===== TEXT PROVIDED

Comparing Fortran and Julia's Bessel function performance

I really like this thread as it shows how easily this community can be derailed by hinting to possible non-performance of Fortran … totally understandable given that the main sale point(i.e. when advising your PhD student what language to learn) is high performance. If the performance goes out of the window … what is left??

Some more marketing headache to come:

Comparing the C++ program below

#include <cmath>
#include <vector>
#include <ctime>
#include <numeric>
#include <random>
#include <iostream>
#define ff double
int main( void ){
  std::vector<ff> x(1000000),y(1000000);
  std::mt19937 g(12345);
  std::uniform_real_distribution<ff> dist(0,1);
  for(int i=0;i<x.size();++i) x[i]=dist(g)*(ff)200;
  x[0]=(ff)1;
  int n=10;
  double time=(double)0;
  for(int i=0;i<n;++i){
    std::clock_t c_start = std::clock();
    for(int i=0;i<x.size();++i) y[i]=j1(x[i]);
    std::clock_t c_end = std::clock();
    time+=(double)(c_end-c_start) / CLOCKS_PER_SEC;
  }
  ff time_elapsed_ms = time/(double)n;
  std::cout << "CPU time used: " << time_elapsed_ms << " s\n";
}

and the code provided by @FortranFan I got the following

gfortran -O3 -ffast-math tmp.f90 
rcs > ./a.out 
 BESSEL_J1 Evaluation: Mean compute time for      1000000  evaluations:
   7.1370466001098976E-002  seconds.

==========
===== EXTRACTED INFORMATION

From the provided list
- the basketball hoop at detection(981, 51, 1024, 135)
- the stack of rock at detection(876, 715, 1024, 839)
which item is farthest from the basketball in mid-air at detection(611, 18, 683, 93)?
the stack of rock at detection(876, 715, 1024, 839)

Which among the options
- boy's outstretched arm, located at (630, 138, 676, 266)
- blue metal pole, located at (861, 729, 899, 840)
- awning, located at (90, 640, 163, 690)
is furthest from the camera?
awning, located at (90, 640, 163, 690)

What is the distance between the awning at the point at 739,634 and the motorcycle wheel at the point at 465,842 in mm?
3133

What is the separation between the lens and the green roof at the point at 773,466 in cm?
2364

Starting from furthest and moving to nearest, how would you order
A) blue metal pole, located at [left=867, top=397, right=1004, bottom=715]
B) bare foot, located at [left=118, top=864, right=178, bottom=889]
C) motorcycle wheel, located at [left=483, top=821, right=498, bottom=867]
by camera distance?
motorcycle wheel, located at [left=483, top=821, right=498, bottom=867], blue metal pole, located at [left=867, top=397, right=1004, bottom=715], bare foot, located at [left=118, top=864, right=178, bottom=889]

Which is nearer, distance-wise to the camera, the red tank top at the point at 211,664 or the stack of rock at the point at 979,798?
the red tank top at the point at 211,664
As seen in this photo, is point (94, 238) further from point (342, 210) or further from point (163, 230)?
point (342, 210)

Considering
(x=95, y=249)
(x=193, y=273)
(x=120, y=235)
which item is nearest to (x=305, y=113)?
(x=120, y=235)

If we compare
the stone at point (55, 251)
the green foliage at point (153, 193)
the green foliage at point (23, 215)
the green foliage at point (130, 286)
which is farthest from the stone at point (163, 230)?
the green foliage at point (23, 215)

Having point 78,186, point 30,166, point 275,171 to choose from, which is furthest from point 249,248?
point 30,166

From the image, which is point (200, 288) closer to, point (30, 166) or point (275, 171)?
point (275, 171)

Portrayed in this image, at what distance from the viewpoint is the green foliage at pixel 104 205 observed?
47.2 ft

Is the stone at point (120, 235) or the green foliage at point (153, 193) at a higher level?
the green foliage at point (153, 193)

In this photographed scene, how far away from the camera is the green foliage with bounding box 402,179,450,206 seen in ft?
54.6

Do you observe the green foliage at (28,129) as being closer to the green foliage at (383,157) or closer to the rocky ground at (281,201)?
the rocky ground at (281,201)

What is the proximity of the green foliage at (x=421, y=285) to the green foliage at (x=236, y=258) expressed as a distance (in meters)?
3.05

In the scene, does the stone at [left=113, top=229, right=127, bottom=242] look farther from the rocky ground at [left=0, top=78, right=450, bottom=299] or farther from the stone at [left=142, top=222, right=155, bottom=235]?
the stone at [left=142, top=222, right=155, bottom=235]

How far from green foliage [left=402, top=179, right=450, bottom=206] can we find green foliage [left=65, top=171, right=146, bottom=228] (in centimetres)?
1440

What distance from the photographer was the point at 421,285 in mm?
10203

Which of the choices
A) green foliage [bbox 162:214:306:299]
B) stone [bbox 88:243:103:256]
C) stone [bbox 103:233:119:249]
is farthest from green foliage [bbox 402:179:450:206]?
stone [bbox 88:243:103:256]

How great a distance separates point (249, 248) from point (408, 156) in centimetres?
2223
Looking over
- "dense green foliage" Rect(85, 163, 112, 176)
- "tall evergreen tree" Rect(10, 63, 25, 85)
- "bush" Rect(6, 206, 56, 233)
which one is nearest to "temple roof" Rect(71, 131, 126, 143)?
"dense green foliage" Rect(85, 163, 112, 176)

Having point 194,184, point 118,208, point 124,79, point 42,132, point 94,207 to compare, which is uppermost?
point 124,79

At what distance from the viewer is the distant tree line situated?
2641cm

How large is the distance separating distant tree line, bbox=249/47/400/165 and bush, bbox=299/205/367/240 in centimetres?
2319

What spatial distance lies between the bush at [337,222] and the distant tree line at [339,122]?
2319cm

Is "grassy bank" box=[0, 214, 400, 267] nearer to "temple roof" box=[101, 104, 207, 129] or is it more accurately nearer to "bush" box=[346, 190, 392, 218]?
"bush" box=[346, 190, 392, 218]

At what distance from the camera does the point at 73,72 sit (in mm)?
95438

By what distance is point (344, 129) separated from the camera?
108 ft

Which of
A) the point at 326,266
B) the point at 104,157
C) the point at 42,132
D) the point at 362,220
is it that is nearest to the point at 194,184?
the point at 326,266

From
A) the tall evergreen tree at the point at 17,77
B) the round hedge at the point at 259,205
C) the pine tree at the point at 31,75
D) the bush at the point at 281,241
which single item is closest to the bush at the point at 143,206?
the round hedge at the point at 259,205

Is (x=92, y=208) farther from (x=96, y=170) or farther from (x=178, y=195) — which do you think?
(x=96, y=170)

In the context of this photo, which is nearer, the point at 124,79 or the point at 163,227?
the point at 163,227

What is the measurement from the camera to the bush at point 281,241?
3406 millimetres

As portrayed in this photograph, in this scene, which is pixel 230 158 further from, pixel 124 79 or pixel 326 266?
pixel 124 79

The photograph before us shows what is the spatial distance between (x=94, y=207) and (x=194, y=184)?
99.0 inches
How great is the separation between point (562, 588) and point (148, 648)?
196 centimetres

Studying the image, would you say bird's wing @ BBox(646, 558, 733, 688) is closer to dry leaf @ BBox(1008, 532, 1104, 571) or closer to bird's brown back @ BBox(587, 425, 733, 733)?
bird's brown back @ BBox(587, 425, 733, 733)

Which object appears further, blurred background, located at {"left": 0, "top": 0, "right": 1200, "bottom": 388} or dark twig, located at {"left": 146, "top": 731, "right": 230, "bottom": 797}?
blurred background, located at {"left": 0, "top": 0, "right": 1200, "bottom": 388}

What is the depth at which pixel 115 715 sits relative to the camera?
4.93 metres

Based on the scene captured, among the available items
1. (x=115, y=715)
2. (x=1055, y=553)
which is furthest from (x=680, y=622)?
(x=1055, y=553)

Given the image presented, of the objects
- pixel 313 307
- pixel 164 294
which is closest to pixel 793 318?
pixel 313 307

==========

**OBJECTIVES**
A) Answer these questions using the Bessel function performance post:
(i) What seed is passed to the std::mt19937 generator in the C++ program?
(ii) Which optimization flags appear in the gfortran compile command?
(iii) What mean compute time does the Fortran run report for 1000000 evaluations?
B) Extend the Bessel function performance post, picking up after its final line.
The data bear no relation to the Bessel function performance post.

**EXPECTED RESULTS**
A)
(i) 12345
(ii) -O3 and -ffast-math
(iii) 7.1370466001098976E-002 seconds

B)
 Standard deviation in calculated results:    0.0000000000000000
ifort -O3 tmp.f90 
rcs > ./a.out 
 BESSEL_J1 Evaluation: Mean compute time for      1000000  evaluations:
  5.189895629882812E-002  seconds.
 Standard deviation in calculated results:   0.000000000000000E+000
g++ -O3 -ffast-math tmp.cpp 
rcs > ./a.out 
CPU time used: 0.0444952 s

implying that ifort needed 17% more time and 62% more time that the C++ program. But most likely I don’t compare apples with apples.

You have just proven that falling in love to something is the best way to blur your objectivity … and given that many people here are scientist (the incarnation of objectivity) … I am really amazed by this.

However, adding

for(int i=0;i<y.size();++i) std::cout<<y[i]<<std::endl;

to the end of the code yield the same time for the function evaluation … and the result on the screen.

But I guess you’ll keep telling me that I am not comparing apples with apples and at the bottom line resort to questioning the existence of apples at all. There is a famous term for this: “alternative facts”.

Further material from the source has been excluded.